Caisse de dépôt - Un modèle à revoir

Il était écrit dans le ciel depuis novembre dernier que le rendement de la Caisse de dépôt et placement serait fortement négatif en 2008. Ce que les résultats divulgués hier nous apprennent, c'est que les évaluations et les rumeurs qui ont circulé sous-estimaient les pertes. Nul doute qu'il faut resserrer la gestion du risque au sein de la Caisse, mais peut-être faut-il aller plus loin et remettre en question son modèle d'investissement.

Avec 25 % de recul en une seule année, la Caisse vient d'enregistrer le pire résultat de son existence. Elle se retrouve aujourd'hui avec un actif net de 120 milliards, soit le même qu'en 2005 malgré les milliards de cotisations supplémentaires versées par ses déposants.

Pour faire face à ses engagements à l'endroit de ces mêmes déposants, la Caisse doit générer un résultat annuel moyen de 7 % sur un horizon de long terme. Depuis sa création, ce rendement a dépassé 8 %, mais à cause de 2008, il vient de chuter à 3,1 %, en moyenne, pour les cinq dernières années. Ce qui est nettement insuffisant! Si la situation n'est pas corrigée rapidement, il faudra augmenter les cotisations au Régime des rentes du Québec, à la CSST et à la SAAQ, pour ne nommer que ces organismes, ou réduire les avantages de ces régimes publics. Or, malheureusement, l'année en cours est très mal partie sur tous les fronts: marchés boursiers, immobiliers, placements à terme ou autres.

Si la Caisse n'a pas réussi à se maintenir dans le peloton de tête des grandes caisses de retraite en 2008, c'est qu'elle a commis une erreur d'amateur en détenant beaucoup trop de ces fameux papiers commerciaux non bancaires adossés à des actifs (PCAA), et qu'elle a aussi beaucoup perdu sur le marché des changes lorsque le dollar canadien a plongé de 20 %.

Cela dit, même sans ces deux erreurs, la Caisse n'aurait pas fait mieux que ses semblables, ce qui est tout aussi troublant compte tenu de l'importance de ce fonds d'épargne pour la sécurité financière à long terme des Québécois.

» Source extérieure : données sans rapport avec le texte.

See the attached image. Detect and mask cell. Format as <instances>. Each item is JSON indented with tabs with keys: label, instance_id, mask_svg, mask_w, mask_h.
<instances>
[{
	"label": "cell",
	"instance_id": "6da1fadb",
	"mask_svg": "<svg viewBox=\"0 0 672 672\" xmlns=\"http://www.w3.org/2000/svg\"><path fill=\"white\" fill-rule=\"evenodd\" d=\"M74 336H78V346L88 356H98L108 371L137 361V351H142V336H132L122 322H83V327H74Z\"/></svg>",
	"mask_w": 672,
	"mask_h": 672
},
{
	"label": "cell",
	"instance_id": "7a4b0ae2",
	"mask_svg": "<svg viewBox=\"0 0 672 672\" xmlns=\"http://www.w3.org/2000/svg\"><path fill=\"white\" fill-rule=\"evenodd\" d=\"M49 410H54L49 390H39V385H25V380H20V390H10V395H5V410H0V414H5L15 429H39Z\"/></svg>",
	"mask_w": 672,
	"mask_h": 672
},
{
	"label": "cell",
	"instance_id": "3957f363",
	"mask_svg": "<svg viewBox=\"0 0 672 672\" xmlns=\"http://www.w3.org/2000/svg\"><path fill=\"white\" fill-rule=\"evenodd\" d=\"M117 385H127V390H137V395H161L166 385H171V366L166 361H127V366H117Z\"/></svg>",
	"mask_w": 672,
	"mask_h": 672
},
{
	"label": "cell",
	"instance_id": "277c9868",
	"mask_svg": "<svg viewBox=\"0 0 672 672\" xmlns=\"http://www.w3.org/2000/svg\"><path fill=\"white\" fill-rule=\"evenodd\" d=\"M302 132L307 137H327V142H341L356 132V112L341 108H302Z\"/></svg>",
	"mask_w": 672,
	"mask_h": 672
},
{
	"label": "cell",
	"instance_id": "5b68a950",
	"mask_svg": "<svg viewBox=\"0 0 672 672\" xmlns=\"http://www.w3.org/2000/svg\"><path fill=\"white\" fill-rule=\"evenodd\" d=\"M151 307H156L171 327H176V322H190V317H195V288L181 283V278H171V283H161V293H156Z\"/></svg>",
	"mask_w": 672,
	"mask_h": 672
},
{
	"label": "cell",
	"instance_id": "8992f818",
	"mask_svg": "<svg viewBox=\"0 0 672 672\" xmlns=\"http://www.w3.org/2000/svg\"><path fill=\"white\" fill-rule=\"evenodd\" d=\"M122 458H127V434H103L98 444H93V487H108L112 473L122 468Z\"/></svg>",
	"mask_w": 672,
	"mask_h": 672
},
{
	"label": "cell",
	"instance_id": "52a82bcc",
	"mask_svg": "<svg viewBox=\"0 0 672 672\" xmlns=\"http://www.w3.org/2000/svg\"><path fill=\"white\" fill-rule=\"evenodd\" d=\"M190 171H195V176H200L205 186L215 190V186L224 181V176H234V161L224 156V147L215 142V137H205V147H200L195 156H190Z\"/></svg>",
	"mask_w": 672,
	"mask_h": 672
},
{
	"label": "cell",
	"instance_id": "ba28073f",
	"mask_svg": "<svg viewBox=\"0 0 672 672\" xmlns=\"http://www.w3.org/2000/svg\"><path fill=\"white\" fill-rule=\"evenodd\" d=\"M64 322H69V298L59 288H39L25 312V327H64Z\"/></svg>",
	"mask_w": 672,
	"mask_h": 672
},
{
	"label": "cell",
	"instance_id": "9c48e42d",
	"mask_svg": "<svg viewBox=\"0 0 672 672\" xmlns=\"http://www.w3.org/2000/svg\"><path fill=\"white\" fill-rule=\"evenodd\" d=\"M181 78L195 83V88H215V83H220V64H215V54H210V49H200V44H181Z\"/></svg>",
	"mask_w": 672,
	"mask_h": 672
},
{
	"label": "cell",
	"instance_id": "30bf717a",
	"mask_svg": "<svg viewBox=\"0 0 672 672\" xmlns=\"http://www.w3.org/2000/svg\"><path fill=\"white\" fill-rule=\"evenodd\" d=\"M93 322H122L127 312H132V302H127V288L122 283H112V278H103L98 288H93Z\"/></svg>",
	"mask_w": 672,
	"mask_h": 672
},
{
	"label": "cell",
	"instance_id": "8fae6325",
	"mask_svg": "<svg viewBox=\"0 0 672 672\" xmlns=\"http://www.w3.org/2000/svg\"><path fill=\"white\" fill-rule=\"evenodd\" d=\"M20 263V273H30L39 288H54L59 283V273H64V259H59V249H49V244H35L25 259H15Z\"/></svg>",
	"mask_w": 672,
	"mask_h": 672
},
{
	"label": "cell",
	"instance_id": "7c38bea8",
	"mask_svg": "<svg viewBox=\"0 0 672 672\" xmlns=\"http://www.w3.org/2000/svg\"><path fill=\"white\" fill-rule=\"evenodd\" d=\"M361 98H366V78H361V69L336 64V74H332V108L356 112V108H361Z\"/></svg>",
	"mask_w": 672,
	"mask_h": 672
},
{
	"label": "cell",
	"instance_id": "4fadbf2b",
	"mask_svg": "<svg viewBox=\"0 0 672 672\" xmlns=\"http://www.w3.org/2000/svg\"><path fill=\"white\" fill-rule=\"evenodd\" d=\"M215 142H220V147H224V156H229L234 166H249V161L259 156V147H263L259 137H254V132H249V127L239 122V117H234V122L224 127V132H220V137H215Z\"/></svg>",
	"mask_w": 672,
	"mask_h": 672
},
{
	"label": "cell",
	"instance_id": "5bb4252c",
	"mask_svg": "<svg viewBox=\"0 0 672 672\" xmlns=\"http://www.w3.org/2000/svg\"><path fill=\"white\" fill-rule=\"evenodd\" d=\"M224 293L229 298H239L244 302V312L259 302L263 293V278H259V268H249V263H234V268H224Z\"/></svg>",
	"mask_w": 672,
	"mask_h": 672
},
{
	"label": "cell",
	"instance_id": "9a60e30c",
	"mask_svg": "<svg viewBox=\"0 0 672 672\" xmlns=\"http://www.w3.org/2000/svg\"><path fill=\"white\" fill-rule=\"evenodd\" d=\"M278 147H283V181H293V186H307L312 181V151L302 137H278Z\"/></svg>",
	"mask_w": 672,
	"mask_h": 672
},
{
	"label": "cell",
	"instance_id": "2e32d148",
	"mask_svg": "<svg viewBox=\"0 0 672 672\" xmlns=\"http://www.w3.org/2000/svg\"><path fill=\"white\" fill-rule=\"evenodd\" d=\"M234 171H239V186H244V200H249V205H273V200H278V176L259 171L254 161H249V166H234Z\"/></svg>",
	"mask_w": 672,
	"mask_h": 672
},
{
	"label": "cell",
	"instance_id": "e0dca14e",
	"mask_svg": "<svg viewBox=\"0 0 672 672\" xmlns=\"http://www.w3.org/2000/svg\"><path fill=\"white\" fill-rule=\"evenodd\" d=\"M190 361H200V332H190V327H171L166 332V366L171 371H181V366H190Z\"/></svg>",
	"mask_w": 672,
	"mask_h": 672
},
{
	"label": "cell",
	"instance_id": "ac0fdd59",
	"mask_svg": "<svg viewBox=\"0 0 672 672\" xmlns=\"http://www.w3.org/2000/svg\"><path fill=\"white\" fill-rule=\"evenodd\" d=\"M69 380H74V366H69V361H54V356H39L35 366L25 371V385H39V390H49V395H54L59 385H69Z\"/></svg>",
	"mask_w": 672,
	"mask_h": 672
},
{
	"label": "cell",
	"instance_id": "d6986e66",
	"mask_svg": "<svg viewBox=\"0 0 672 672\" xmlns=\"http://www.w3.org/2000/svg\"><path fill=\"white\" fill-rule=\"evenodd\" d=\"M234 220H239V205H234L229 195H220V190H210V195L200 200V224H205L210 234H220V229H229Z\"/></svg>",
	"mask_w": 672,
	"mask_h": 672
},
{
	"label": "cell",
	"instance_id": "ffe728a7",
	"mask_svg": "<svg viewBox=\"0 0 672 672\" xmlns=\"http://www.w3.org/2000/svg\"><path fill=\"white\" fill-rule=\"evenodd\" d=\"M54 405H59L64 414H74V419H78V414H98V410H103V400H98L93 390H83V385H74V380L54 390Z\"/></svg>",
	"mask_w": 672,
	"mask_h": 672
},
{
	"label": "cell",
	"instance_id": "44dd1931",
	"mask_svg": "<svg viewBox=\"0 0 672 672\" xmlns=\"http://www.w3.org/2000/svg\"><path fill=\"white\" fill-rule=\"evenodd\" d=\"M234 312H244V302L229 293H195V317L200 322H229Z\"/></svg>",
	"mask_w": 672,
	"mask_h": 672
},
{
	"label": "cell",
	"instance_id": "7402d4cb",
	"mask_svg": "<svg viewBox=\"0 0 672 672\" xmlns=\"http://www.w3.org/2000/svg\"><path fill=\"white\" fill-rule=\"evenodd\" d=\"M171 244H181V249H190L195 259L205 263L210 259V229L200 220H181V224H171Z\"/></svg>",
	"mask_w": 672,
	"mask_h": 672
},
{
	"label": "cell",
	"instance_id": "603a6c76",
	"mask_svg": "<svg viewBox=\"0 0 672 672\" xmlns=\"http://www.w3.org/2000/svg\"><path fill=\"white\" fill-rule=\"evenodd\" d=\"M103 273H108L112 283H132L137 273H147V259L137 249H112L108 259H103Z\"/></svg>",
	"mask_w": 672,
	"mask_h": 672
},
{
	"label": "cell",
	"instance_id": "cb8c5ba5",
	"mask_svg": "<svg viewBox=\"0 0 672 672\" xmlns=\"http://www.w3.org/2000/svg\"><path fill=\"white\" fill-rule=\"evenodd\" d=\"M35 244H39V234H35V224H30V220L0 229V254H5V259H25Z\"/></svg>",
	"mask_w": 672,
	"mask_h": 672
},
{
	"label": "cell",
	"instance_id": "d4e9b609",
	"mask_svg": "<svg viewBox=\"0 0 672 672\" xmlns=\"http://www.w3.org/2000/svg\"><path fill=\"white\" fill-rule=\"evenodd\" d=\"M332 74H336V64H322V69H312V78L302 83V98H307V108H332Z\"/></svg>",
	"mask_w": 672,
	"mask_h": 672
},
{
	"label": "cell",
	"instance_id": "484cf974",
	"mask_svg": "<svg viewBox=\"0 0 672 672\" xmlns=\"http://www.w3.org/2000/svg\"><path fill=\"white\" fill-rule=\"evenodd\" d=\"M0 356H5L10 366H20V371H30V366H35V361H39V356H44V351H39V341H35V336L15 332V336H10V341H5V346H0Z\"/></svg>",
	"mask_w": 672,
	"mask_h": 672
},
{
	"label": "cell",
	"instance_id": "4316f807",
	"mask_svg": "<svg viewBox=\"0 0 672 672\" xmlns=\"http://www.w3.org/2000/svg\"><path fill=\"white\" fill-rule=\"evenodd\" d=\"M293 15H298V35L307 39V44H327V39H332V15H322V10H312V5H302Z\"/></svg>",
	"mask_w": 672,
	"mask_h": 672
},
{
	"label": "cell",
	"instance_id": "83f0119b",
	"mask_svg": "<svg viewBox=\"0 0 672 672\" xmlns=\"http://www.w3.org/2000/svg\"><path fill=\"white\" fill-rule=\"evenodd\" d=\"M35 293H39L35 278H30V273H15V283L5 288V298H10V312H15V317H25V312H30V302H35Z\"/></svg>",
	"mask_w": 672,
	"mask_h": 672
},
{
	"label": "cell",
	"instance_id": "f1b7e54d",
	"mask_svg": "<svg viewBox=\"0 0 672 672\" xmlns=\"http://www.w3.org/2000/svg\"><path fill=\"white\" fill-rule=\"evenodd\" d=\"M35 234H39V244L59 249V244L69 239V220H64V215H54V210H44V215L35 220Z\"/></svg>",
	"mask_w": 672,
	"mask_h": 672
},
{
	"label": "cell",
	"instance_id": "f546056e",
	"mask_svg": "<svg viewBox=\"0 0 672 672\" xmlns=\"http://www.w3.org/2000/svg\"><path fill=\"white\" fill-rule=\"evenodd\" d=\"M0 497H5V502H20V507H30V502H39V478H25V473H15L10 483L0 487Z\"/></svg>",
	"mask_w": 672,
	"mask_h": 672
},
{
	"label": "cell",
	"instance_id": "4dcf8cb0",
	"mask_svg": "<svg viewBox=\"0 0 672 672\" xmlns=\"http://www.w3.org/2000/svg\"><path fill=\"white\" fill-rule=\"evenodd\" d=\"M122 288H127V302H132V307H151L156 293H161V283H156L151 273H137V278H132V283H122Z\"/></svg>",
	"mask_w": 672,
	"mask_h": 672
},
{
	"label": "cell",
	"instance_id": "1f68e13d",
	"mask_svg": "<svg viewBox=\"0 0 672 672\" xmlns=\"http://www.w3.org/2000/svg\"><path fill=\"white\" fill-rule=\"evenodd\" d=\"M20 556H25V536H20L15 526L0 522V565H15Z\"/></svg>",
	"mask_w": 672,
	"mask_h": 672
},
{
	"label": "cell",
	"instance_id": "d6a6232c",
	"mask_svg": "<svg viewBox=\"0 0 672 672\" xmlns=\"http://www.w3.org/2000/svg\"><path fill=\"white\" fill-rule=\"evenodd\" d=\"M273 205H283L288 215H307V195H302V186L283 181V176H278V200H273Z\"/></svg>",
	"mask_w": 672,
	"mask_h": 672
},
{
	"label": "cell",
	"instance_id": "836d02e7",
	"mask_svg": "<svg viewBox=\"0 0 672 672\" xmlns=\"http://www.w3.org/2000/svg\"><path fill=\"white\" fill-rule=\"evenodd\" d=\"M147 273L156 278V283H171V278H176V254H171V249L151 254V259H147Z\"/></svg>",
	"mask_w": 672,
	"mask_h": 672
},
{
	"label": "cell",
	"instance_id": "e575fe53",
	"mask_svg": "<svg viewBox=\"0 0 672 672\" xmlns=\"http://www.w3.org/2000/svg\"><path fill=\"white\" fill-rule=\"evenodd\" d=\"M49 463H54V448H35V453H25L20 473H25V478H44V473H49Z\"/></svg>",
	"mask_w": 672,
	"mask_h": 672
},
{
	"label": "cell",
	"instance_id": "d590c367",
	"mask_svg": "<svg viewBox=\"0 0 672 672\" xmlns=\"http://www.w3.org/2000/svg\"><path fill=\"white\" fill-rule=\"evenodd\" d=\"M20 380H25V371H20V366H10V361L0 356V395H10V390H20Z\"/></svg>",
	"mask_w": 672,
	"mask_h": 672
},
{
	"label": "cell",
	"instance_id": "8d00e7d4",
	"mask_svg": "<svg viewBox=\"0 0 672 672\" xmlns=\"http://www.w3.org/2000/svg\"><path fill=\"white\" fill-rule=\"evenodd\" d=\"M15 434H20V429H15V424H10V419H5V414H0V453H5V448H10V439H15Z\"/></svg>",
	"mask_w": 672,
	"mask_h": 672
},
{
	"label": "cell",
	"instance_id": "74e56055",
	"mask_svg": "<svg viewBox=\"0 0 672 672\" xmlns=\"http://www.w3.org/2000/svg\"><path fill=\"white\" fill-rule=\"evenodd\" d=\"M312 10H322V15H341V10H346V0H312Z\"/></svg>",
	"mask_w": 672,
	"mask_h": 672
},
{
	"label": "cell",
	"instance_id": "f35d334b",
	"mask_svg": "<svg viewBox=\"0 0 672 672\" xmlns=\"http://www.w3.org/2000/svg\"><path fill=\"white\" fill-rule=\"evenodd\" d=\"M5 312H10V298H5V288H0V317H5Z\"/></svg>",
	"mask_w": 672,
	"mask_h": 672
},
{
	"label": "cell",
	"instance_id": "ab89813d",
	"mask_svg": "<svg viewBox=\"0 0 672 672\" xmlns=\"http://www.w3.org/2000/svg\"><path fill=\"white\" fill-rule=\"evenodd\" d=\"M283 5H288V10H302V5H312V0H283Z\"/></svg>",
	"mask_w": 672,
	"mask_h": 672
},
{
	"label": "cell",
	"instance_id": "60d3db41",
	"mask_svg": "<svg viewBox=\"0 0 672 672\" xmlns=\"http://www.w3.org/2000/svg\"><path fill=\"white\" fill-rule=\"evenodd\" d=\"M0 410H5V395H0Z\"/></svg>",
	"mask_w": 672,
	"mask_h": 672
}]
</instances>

Tout le monde s'entend pour dire qu'il faut revoir la structure de gestion du risque à la Caisse. Comment se fait-il qu'on ait détenu 13 milliards de PCAA alors que le marché monétaire offrait d'autres produits? Est-ce une bonne idée d'investir dans des immeubles commerciaux à l'étranger? Faut-il continuer d'assurer ces mêmes actifs étrangers contre la variation des taux de change, une pratique qui explique à elle seule 9 milliards de pertes reliées à la chute du dollar canadien en octobre? Faut-il abandonner de façon définitive le marché des produits dérivés, ces véhicules à la mode qui ont failli lamentablement? Et plus largement encore, la Caisse ne devrait-elle pas se contenter d'investir dans des titres indiciels, des placements privés canadiens à long terme et des obligations garanties par les gouvernements?

Si nous connaissions l'avenir, il serait facile de choisir entre une gestion active de portefeuille, souvent plus rentable mais aussi plus risquée, et une autre beaucoup plus prudente mais dont le rendement est assurément bas. Dans un contexte où la théorie de la diversification fait chou blanc parce que toutes les formes d'investissements présentent des rendements négatifs, sauf les obligations gouvernementales à taux bien inférieurs aux besoins des déposants, bien malin qui saurait dire où et comment investir.

D'ici quelques semaines, les députés tiendront une commission parlementaire où les dirigeants de la Caisse, dont l'ancien président Henri-Paul Rousseau, seront appelés à comparaître. Ce sera le moment où les élus pourront exprimer leurs critiques... et leur vision de l'avenir pour la Caisse. Quant au gouvernement Charest qui a péché par manque de transparence tout au long de l'automne, on ne saurait trop lui conseiller de laisser tomber la partisanerie à l'heure de nommer les membres du conseil de la Caisse et son président.